Fig. 9. Volcano plot representation of transcriptome change of A. baumannii DSM 30,007 cells after exposure to the Lynronne AMPs and ciprofloxacin.

a Ciprofloxacin. b Lynronne-1. c Lynronne-2. d Lynronne-3. Genes highlighted in blue were significantly downregulated (−log₁₀ significance of >2, Log₂ fold change of >0.75 in either direction). Cell cultures were challenged for 60 min at 1× MIC for all antimicrobials. All treatments were conducted in triplicate, and gene expression counts calculated using Geneious Prime (version 2022.2.2). Gene expression counts were compared for each treatment against the control using DESeq2 using Rstudio, and volcano plots created using VolcaNoseR version 2.0.

Fig. 10. Evaluation of the toxicity of the Lynronne AMPs on human cell lines.

The toxicity of the Lynronne AMPs was measured against human cell lines from various organs. Human cells were exposed to increasing concentrations of the Lynronne AMPs. For cytotoxicity determination, A498 (kidney), BEAS-2B (lung), Caco-2 (intestine), HaCaT (skin), and HepG2 (liver) cells, cells were exposed for 48 h before measurement of the cell viability using resazurin assay. Results are expressed as percentage of cell viability using untreated cells as negative controls giving 100% viability. For haemolysis determination, human red blood cells (RBC) were exposed for 1 h before measurement of haemoglobin release. Results are expressed as percentage of haemolysis, using Triton X-100 (at 0.1%) as the positive control giving 100% haemolysis. Results are expressed as means ± S.D. (n3). Green lines: Lynronne-1; orange lines: Lynronne 2; Blue lines; Lynronne 3.

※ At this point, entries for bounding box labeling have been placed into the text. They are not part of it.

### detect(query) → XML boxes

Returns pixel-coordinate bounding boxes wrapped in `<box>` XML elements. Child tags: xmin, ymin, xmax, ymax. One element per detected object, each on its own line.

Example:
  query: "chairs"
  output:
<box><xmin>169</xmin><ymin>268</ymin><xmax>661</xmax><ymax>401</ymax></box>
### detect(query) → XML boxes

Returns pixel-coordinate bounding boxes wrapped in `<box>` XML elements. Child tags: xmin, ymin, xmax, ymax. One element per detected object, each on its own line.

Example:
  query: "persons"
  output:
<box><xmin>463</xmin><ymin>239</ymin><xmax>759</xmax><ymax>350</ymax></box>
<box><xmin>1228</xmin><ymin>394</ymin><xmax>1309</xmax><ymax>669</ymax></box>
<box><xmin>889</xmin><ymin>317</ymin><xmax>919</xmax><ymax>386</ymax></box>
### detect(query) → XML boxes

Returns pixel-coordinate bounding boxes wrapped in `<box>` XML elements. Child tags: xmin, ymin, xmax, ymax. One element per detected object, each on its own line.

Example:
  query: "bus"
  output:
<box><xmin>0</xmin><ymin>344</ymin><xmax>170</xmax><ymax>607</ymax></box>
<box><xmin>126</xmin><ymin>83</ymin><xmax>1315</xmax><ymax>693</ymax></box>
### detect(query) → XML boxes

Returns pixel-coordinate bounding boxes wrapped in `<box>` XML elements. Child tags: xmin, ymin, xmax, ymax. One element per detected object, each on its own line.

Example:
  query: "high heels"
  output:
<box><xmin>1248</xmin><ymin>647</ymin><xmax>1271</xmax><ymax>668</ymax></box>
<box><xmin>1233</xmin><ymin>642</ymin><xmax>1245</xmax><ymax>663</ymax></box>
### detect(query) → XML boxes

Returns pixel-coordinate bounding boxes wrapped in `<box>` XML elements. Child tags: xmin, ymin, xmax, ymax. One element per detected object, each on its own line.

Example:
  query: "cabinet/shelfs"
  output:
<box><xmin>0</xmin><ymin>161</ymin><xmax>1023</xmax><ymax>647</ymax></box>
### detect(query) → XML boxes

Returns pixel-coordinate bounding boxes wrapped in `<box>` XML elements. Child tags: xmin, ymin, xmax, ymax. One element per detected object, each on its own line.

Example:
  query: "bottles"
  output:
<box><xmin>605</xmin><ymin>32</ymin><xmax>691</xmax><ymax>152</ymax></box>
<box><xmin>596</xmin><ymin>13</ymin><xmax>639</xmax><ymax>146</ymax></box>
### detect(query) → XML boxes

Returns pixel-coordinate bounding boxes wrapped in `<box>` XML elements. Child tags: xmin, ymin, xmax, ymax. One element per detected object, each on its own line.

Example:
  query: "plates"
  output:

Fig. 11. Toxicity determination of the Lynronne AMPs via Galleria mellonella injection model at 8x MIC.

a Survival curves of the Lynronne AMPs across 48 h after injection. Kill controls were established with 10⁷ CFU/ml of Acinetobacter baumannii DSM 30007. b Table showing representative larval status at 24 h and 48 h after incubation at 37 °C. Status of larvae was determined using a combination of melanisation (as seen visibly in the 24 h Kill Control treatment), motility signs and responsiveness to physical stimuli. All treatments contained 10 replicates. >80% survival indicates low/negligible toxicity, between 20 and 80% indicates partial toxicity, and <20% survival indicates high toxicity.